This repository includes the results of my first data science project during my data science bootcamp at neuefische in Hamburg.
This project includes work with the complete data science lifecycle on a dataset. The given dataset is the King County House dataset, which includes sales in the King County Area from begining of May 2014 to the end of May 2015. My task in this project is to figure out at least 3 recommendations for buyers based on the given dataset and developed features. Furthermore a multivariate linear regression model to predict the price of houses is developed. To get an impression about the area of King County, the map of King County is shown here.
This github repository includes the following data:
- Jupiter notebook with all code and descriptive text for all steps of the data science lifecycle Jupyter Notebook
- Slides of the Presentation as a PDF-file Slides
- under figures the ouput figures are stored
- under rawdata the given original dataset and the given column description are stored
The online presentation on GSlides is here
The focus of this project is mainly on EDA (Exploratory Data Analysis), but during the project all steps of the data science lifecycle are conducted. These steps are summed up in the following:
- What is the objective of this project?
- What prolems need to be tackled?
- Get data or scrape data.
- Fix missing data.
- Fix inconsistencies based on assumptions.

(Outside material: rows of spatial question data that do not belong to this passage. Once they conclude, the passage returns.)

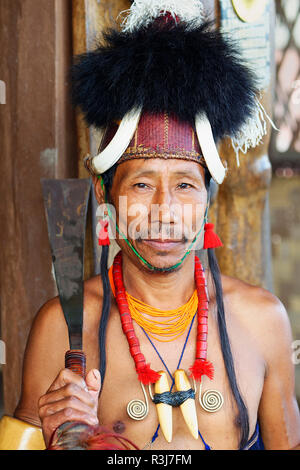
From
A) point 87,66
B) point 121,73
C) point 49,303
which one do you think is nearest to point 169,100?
point 121,73

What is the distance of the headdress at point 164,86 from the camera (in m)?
1.74

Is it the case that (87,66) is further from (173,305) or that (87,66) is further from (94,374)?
(94,374)

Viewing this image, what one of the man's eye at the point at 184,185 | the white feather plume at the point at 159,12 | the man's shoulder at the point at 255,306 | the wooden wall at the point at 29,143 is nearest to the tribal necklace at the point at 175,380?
the man's shoulder at the point at 255,306

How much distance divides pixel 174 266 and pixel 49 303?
Answer: 1.67 ft

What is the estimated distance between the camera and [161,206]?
69.1 inches

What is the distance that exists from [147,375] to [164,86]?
91cm

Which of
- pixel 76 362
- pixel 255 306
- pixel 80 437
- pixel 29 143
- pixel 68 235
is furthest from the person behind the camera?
pixel 29 143

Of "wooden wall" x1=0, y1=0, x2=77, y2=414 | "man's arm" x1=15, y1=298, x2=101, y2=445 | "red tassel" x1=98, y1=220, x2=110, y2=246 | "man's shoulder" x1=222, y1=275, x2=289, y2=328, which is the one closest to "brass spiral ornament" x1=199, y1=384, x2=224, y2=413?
"man's shoulder" x1=222, y1=275, x2=289, y2=328

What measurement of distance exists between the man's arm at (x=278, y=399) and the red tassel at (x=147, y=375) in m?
0.43

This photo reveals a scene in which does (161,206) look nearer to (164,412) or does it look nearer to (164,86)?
(164,86)

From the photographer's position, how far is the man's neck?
1.95 m

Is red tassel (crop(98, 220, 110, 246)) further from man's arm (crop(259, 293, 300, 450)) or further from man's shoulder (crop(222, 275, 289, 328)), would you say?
man's arm (crop(259, 293, 300, 450))

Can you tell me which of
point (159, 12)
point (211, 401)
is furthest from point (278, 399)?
point (159, 12)

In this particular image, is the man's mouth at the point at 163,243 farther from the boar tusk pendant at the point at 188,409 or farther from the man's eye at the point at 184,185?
the boar tusk pendant at the point at 188,409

Visually analyze your data by using:
- Correlation analysis
- Heatmap
- Histograms
- Scatter Plots
- Box plots
- Surface Plots
Select important features and develop new and more meaningful data. In this project new features regarding the age, distance to Seattle and renovation were developed.
Use machine algorithms to make predictions. In this case a multivariate linear regression model was developed including new features.
Communicate the key findings using plots and visualizations. In this project this is a presentation to non-technical stakeholders.